“Mosok cuma dua ribu ? Tambahin to mas ?“
Suara anak perempuan itu terdengar merajuk. “Aku cuma punyanya segitu. Besok kalau aku
punya uang banyak nanti kamu kukasih banyak juga”. Kali ini yang terdengar
suara anak laki-laki sekitaran remaja. “Yo wislah, tapi aku dijajakne ya mas”. Anak
perempuan itu kembali tertawa renyah mengisyaratkan kalau dia percaya remaja
itu akan memberi apa yang dia mau. “Iyo…kamu kukasih makan habis ini..Ayo
cepet!“. Sekilas percakapan seorang anak perempuan jalanan dan anak laki-laki remaja.

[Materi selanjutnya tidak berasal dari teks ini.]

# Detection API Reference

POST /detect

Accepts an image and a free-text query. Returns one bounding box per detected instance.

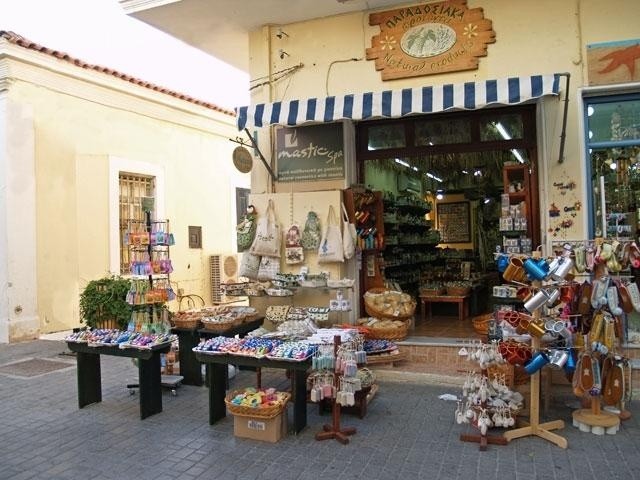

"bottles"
[354,208,385,249]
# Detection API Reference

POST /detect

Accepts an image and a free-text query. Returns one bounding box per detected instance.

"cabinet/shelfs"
[364,190,432,291]
[502,161,540,252]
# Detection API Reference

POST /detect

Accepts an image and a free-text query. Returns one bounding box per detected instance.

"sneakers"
[573,240,640,406]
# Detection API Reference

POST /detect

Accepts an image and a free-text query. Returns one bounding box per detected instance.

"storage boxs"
[232,407,288,444]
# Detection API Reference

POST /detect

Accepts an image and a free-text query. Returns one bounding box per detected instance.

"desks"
[193,353,315,436]
[169,315,265,388]
[66,339,171,420]
[418,295,469,322]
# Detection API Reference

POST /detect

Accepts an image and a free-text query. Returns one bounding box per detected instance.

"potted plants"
[77,275,131,331]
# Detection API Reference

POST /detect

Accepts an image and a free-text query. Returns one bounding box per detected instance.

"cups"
[492,250,580,375]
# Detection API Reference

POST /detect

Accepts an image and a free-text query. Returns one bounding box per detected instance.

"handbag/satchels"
[235,199,358,288]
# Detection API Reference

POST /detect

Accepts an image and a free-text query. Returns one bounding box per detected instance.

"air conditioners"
[207,252,242,305]
[397,173,423,194]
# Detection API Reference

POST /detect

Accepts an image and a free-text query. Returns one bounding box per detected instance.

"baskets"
[273,305,322,330]
[419,285,447,295]
[472,313,494,334]
[224,389,292,419]
[364,287,417,321]
[446,287,470,296]
[170,294,259,332]
[360,320,411,342]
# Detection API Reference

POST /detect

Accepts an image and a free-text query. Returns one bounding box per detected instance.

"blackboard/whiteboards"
[277,121,346,183]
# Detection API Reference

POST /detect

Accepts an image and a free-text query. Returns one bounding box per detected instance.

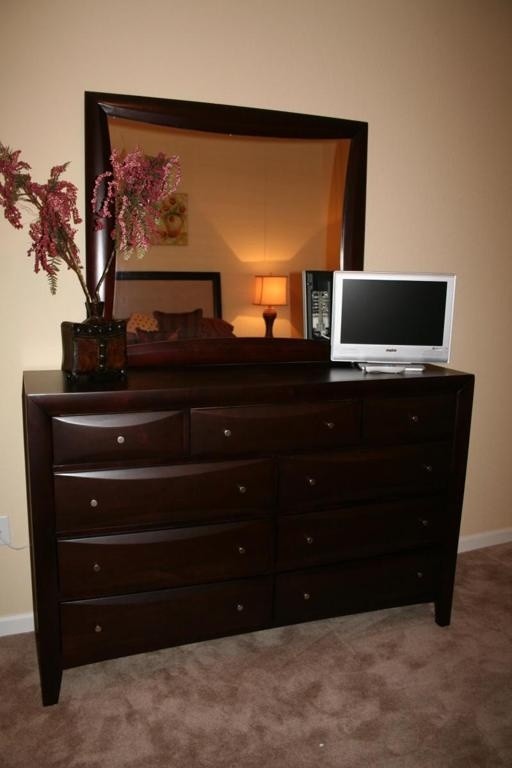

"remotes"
[365,365,405,374]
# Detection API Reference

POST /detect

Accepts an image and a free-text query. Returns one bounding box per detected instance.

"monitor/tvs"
[330,270,456,372]
[302,270,334,341]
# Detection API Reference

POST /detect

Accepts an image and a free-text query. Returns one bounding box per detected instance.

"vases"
[58,297,128,386]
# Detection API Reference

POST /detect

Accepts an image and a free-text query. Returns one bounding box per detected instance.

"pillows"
[152,308,204,340]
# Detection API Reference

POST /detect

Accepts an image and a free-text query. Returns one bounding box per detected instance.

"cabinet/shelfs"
[20,363,473,711]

Apa yang ada dalam benakku mendengar obrolan
mereka ? Pasti si anak perempuan itu lapar dan minta makan sama kakaknya atau
temannya yang usianya lebih tua darinya. Benarkah ? Upss….salah. Ternyata pikiranku
terlalu polos untuk bisa menangkap maksud obrolan mereka. Apalagi setelah itu
kudengar ada suara-suara yang sedikit “aneh” keluar dari mulut dua anak tadi.
Seperti mengerang perlahan tapi bukan kesakitan. Diantara erangannya yang sangat
pelan nyaris tak terdengar, bisa tertangkap setitik kenikmatan. Aku
memang tidak bisa melihat wajah mereka karena terhalang semak-semak. Tapi
suara-suara “aneh” tadi akhirnya membuatku ambil langkah seribu. Berlari menjauh. Kenapa aku harus lari ya, harusnya kan “menggusah” atau
menasihati mereka. Tapi ini memang tindakan lari spontan. Ada rasa tidak tega
melihat anak-anak main “begituan”. Dan malu hati juga memergoki mereka sedang
bersex outdoor.
Sejatinya ini bukan hal yang aneh bagi kehidupan
para anak jalanan yang berkeliaran di kota-kota besar. Profesi mereka yang
beragam dari pengamen, pengemis, pedagang asongan atau mungkin “ciblek”
(cilikan betah melek) alias cabe-cabean alias pelacur cilik menyatu dalam
denyut kehidupan kota besar. Mereka datang ada yang mengikuti orang tua, tetapi
tak jarang juga anak-anak itu lari dari rumah orang tuanya karena ikut-ikutan
teman. Rata-rata mereka datang dari daerah terdekat meskipun tak menampik ada
yang datang dari daerah yang jauh.
Keinginan mereka dahulu saat menjejakkan kaki
ke kota besar tentu saja bisa mencari nafkah yang lebih baik dari tempat
tinggal mereka dahulu. Atau membantu orang tua mereka mencari nafkah. Tapi apa
daya mereka tidak sanggup menaklukkan gemerlapnya kota besar. Rendahnya
pendidikan yang mereka punyai tidak memungkinkan bersaing dengan mereka yang
berpendidikan tinggi dalam mencari pekerjaan atau bahkan status yang
meningkatkan derajat kehidupan. Jadilah mereka terdampar seperti sekarang ini.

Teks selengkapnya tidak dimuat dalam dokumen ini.